Finding the right spot
Before you sit down to make a call, think about your surroundings. Is there a lot of background noise? Are there people nearby who might overhear you? This is especially important if you like to use Skype from your laptop or mobile device. Here's some advice to help you find the right location:
- For voice calls, choose a quiet spot without a lot of background noise. If you're at home or at work, watch out for things like the TV, other people talking and moving around, or construction noise outside. If you're in public, avoid busy places like the local coffee shop unless you have a headset with a microphone.

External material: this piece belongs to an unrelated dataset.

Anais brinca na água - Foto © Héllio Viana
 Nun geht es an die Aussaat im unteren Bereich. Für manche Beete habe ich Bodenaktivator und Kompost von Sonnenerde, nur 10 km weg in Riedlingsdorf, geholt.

- For video calls, also choose a quiet spot that's relatively private. A room in your house or a place at the office would be ideal. Make sure it's well-lit so the other person can see you, and be conscious of what else might be caught on camera. For example, you might want to tidy up first—or pick a different location—if the room is messy, or if it contains anything you don't want other people to see.
Making the call
Have you ever been on a call in which the other person sounded far away? How about a video call where the webcam appeared to be shaking? These are common problems that usually come down to user error, not a technical issue. To make sure the other person can see and hear you clearly, follow these tips:
- For voice calls, a headset is foolproof, but don't worry if you don't have one. If you have a separate microphone, all you have to do is place it in front of you and speak clearly into the mic. If you have a built-in microphone, find out where it is on your computer and sit close by it so you don't sound too "quiet" or "far away".
- For video calls, follow the advice above, then make sure your webcam is secure and pointing directly at you. This way, it won't shake or accidentally leave you out of the frame. You should also be conscious of eye contact, as well as how to maintain it during important calls (for example, a job interview). Instead of watching the screen, look up when it's your turn to talk, and speak directly into the camera.